Lo sguardo della Madre

In cattedrale la cerimonia di ringraziamento

Un invito continuo a diventare persone “nuove”

Lo sguardo materno della Madonna di Romania

Ieri, 27 febbraio alle ore 18,00, nella cattedrale di Tropea, sotto lo sguardo materno della Madonna di Romania, si è svolta la sentita celebrazione religiosa di ringraziamento per la protezione dimostrata da Lei nella tremenda esplosione del bar Casino Royal del 19 u.s.La cerimonia religiosa è stata presieduta da don Ignazio Toraldo a cui si sono affiancati altri cinque concelebranti. I fedeli si sono stretti attorno agli scampati al terribile evento, che è stato rievocato – in forma di esperienza personale – dalle parole semplici di Nicoletta (4a elementare) che alla fine del suo intervento ha ringraziato la “Mamma speciale” per la protezione.
Durante la celebrazione, nella chiesa, che si andava man mano riempiendo, risuonavano le voci argentine dei bambini, compagni di Nicoletta, alla quale hanno fatto sentire affetto e solidarietà.
Don Ignazio Toraldo ha rievocato alcuni interventi di protezione della Madonna: nel 1943 una grossa bomba, sganciata da un aereo di guerra americano, è rimasta inesplosa: la si può ancora osservare nei pressi del portone d’ingresso della chiesa; e poi la protezione nei vari terremoti per risalire a quello del 27 marzo 1638, che ha indotto i tropeani a ritrovarsi ogni 27 del mese per porgere preghiere e suppliche alla Madre del cielo.

La cattedrale di Tropea - foto Brugnano

Il sacerdote, durante l’omelia, ha invitato la cittadinanza a trasformare questo ringraziamento in rinnovamento di vita, seguendo lo spirito quaresimale.
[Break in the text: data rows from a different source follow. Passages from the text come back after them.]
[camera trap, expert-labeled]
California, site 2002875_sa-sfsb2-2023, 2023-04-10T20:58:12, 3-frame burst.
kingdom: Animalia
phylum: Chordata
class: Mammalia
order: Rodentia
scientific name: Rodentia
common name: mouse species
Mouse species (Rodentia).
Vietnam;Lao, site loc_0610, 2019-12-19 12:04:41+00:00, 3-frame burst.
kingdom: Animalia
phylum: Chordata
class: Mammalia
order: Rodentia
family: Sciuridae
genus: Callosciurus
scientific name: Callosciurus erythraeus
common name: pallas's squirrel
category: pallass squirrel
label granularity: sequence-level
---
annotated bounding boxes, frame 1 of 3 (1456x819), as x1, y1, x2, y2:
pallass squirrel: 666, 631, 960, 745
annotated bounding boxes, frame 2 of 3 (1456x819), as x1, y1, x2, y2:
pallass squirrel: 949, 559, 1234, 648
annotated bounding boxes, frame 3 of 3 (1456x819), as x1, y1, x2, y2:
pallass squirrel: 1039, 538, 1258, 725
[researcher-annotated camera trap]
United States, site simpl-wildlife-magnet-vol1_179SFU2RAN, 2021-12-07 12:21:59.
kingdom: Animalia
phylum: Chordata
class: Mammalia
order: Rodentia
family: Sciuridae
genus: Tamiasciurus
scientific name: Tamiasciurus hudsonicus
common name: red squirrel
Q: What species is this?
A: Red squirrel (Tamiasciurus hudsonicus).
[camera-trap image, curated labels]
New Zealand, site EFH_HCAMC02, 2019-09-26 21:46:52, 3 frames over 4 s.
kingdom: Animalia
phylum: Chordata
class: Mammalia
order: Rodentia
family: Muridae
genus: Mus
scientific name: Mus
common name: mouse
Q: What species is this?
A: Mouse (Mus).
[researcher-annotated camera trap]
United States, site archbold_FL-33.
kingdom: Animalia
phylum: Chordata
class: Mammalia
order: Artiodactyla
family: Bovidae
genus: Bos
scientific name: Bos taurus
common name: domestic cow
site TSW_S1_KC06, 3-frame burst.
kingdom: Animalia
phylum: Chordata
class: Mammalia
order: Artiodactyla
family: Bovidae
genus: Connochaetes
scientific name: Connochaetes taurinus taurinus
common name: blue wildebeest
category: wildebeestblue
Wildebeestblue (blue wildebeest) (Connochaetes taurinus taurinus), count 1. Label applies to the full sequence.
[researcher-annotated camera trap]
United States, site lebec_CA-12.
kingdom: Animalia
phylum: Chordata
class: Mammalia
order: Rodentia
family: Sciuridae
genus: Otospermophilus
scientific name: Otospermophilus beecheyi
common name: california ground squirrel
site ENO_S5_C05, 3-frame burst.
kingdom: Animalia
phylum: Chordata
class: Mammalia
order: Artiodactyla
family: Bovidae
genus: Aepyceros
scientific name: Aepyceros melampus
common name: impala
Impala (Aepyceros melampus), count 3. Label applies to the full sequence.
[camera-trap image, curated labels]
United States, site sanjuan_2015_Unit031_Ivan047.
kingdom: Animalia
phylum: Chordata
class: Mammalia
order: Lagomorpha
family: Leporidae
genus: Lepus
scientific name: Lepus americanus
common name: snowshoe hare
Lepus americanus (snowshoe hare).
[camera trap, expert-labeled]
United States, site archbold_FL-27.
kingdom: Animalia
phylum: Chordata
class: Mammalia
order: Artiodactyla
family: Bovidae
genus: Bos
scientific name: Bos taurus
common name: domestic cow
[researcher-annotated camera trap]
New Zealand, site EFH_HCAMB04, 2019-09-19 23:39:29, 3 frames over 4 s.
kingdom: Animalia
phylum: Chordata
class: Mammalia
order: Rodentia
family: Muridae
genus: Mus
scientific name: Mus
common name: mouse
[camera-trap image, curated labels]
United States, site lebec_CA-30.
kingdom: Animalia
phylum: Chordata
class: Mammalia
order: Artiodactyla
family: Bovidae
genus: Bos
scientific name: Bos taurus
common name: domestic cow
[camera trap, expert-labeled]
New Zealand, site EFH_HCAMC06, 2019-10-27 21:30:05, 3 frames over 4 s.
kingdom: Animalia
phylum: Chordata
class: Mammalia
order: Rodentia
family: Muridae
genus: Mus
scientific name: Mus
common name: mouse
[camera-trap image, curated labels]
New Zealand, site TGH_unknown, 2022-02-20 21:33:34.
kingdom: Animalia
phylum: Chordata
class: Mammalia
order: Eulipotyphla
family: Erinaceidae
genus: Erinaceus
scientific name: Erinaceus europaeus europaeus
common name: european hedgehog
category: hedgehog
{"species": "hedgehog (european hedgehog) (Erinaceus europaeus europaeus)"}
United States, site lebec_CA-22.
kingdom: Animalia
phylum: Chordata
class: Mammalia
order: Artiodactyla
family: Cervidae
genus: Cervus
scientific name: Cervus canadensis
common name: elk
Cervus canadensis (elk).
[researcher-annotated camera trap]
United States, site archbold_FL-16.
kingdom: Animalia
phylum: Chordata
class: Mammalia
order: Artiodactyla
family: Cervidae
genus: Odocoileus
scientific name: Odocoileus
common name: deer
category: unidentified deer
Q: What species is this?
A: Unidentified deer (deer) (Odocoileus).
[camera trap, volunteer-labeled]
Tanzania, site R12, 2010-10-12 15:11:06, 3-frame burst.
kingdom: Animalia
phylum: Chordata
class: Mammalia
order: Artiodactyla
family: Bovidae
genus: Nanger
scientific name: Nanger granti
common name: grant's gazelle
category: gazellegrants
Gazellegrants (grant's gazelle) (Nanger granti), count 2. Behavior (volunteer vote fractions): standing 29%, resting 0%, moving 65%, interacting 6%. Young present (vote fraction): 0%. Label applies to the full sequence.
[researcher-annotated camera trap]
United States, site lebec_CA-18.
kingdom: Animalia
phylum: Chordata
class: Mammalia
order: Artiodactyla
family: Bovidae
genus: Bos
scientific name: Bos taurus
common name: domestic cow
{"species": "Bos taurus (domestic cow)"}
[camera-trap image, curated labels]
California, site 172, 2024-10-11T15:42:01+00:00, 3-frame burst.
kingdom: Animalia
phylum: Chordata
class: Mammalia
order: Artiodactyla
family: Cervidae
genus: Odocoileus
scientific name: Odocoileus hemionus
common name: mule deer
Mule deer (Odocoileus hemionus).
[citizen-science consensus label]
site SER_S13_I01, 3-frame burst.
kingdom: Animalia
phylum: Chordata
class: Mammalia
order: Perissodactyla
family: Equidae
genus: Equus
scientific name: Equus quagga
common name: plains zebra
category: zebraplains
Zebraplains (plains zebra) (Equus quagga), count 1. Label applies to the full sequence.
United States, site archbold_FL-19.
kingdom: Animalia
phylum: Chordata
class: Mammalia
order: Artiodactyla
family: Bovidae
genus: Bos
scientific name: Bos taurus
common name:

Innanzitutto il sentirci tutti una famiglia, in cui ci si vuole bene e ci si aiuta. Quindi la convinzione e la pratica della legalità a tutti i livelli: non si può puntare il dito accusatorio verso gli altri se ognuno, a cominciare da se stesso, non si decide a volere, ricercare e favorire le forme della legalità, la quale diventa per tutti garanzia di bene. E poi, non ci si può fermare al raggiungimento del singolo bene personale, ma occorre ricercare insieme il bene comune, che non è la somma dei nostri “beni personali” ma un’area di valori fondamentali e fondanti della nostra umanità: è “l’uomo” il punto di convergenza del bene comune; e per questo occorre superare ogni forma di egoismo.
Personalmente, ho partecipato alla cerimonia con sentimenti contrastanti: un senso di gioia per la spontanea solidarietà dimostrata subito dai bambini, come è stato riportato anche sulle pagine di questo web giornale… e nello stesso tempo, un senso di amarezza e di perplessità nel venire a conoscenza che i nostri fratelli, danneggiati gravemente dall’esplosione, fanno fatica a trovare una casa (è in vista la stagione turistica)… Forse (e senza forse) dobbiamo imparare dai bambini ad essere “istintivamente” solidali.
Lo sguardo della Madonna, a cui tutti ci siamo rivolti con gratitudine, sembrava dirci ancora: “Fate quello che il mio Figlio vi dice!”